Marina (Anna Friel) is as exuberant as Tasha, but the director says the similarity ends there. Unlike her childhood friend, Marina is a disturbed, vampish young woman with a valium-addicted mother and an absent father. She’s also a non-Jew who longs to convert to Judaism: "I wanted to show how girls often want to possess their best friends’ identity," says Goldbacher, whose late father was an Italian-born Holocaust survivor. "Because Marina comes from a broken home, she envies Holly’s closely knit Jewish family."

To play Holly, Goldbacher chose Michelle Williams, an actress best known for portraying troubled, All-American characters such as Jennifer Lindley on the WB’s "Dawson’s Creek."

"At first I didn’t think she’d be the one because of her previous work," Goldbacher says. "I thought, ‘Perhaps not.’" Then she met the 21-year-old actress and found her to be "actually quite unlike her ‘Dawson’s Creek’ character. She’s quite bookish."

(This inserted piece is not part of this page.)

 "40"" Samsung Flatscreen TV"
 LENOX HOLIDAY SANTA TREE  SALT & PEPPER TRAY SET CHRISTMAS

To play the Jewish Holly, Williams also read "Introduction to Judaism" books and attended a Shabbat dinner at Goldbacher’s home.

Pop culture history lessons were also on the curriculum, as "Me Without You" traverses the London post-punk and New Romantic periods with the requisite Clash and Adam Ant tunes and the awful fashions Goldbacher wore at university.

The director turns serious when describing the almost voodoo-like effect the film has had on her post-childhood obsession. "I used to dream of Tasha several times a week, but I’ve stopped now," she says. "It was a form of therapy for me. I’ve gotten her out of my system."